Late last year a friend of mine moved to Alaska, leaving behind her well-loved bicycle. Both tires were flat, the chain was rusted and the brakes were worn down to nubs, but the body was in good condition and the price was right. After a near-disastrous test drive of my brake-less bicycle into oncoming traffic, I realized I first had some essential repairs to make. I spoke to the ever-helpful Grant Harding at Ride Brooklyn in Park Slope about the best and cheapest way to get my bike ready — and which repairs I could reasonably do myself.
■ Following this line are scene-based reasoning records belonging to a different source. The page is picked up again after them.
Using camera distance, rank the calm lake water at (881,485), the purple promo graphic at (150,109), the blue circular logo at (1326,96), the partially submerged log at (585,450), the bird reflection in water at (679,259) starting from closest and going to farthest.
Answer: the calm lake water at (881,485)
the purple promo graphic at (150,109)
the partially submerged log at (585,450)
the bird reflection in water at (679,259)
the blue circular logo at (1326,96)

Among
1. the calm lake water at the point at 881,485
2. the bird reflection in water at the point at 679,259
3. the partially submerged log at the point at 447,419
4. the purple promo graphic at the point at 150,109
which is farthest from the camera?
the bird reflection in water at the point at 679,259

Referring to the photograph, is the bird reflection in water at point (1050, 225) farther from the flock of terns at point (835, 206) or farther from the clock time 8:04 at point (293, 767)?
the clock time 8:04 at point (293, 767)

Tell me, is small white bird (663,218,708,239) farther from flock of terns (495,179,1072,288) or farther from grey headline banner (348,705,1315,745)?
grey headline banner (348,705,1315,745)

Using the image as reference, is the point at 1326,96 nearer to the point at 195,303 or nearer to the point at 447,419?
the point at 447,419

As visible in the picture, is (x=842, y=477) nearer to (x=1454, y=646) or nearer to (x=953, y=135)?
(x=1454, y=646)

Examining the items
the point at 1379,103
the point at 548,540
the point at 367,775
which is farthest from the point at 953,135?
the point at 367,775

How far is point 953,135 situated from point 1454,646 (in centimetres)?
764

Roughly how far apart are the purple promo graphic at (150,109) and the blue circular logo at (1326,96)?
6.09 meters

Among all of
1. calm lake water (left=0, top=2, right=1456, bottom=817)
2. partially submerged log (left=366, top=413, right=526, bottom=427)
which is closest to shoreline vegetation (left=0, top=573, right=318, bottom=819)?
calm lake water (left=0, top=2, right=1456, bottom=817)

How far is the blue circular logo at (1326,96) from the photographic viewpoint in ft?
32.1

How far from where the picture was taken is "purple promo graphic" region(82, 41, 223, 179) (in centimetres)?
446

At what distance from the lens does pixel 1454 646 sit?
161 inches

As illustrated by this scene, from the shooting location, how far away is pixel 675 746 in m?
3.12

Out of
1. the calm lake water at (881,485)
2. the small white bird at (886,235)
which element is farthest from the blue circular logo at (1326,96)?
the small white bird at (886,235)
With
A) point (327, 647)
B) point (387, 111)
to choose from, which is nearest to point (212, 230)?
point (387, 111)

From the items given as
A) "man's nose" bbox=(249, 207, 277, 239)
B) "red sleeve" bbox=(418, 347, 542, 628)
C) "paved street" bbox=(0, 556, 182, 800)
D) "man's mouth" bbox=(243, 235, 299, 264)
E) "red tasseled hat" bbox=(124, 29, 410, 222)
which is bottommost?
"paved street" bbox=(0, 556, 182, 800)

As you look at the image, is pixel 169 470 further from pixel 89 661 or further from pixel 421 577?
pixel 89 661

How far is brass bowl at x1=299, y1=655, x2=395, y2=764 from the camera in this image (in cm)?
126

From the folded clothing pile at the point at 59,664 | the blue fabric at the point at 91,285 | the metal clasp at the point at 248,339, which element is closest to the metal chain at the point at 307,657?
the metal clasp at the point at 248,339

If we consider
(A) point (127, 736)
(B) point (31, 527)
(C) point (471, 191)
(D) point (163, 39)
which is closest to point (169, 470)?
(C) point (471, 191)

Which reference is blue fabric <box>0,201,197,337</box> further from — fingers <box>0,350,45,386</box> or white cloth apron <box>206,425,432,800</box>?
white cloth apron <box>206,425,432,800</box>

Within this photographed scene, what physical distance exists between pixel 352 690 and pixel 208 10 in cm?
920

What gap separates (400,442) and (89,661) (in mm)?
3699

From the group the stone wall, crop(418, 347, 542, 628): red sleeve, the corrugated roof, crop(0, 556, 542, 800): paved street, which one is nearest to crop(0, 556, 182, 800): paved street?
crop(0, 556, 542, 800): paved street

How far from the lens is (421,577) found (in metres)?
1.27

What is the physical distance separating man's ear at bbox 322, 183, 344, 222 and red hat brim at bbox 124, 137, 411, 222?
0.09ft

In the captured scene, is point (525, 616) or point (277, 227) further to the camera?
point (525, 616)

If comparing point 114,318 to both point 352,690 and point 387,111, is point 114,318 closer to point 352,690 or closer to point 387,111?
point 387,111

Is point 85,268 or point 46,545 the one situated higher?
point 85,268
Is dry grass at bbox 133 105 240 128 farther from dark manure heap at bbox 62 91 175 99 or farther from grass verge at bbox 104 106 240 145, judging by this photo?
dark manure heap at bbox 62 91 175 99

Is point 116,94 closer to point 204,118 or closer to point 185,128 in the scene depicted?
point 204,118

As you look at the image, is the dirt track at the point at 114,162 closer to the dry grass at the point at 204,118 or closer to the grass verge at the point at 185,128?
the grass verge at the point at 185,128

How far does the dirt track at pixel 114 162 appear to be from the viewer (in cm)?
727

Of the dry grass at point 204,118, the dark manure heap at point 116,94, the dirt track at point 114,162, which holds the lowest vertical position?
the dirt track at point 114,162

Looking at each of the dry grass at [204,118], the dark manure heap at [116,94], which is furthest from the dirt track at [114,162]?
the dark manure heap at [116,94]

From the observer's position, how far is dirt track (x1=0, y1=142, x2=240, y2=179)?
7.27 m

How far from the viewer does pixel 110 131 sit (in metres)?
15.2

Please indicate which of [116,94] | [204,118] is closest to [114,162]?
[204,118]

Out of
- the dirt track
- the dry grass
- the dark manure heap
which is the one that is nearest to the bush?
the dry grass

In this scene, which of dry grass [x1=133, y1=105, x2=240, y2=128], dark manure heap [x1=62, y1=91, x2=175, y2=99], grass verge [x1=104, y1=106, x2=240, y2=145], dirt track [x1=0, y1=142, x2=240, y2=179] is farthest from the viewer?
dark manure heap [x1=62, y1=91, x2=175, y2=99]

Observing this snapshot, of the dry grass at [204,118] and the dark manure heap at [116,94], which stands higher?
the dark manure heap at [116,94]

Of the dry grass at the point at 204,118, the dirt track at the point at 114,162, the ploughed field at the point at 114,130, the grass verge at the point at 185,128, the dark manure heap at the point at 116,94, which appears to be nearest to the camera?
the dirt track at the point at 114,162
IS BIKE REPAIR FOR AMATEURS?
Grant learned everything he knows by doing it himself. He recommends some good websites to learn bike repair: Bicycle Tutor and ParkTool.  and

TOOLS OF THE TRADE
The main issue you’ll run into again and again with your bike is a flat tire. Plastic tire levers ($4 a pair) are important for changing a tire and installing a new tube ($6). A patch kit ($2.50) is an inexpensive way to make your tubes last longer, as long as the damage to them is minimal. He also recommends a good floor pump ($35). A cheaper hand pump ($20) will also do, but if you’re riding a lot, a floor pump is easier and quicker to use.

For basic maintenance, Grant recommends a multi-tool ($13), which will tighten and loosen most of the bolts on your bike. It’s small and easy to carry. If something loosens up on your ride, use the multi-tool to tighten it back down.

Lastly, it’s always a good idea to keep a bottle of chain lube ($6) around, especially if you’re leaving your bike out a lot in the rain.

WORKING ON THE CHAIN GANG
You should oil your chain once a week or once every two weeks, or more often if you’re riding in rain. Grant usually cleans his chain with a rag, brush and light degreaser, about once a month, and lubes it occasionally. Basically, it just prevents the chain from squeaking/rusting and gives you a smoother ride. It also extends the life of your chain by preventing wear.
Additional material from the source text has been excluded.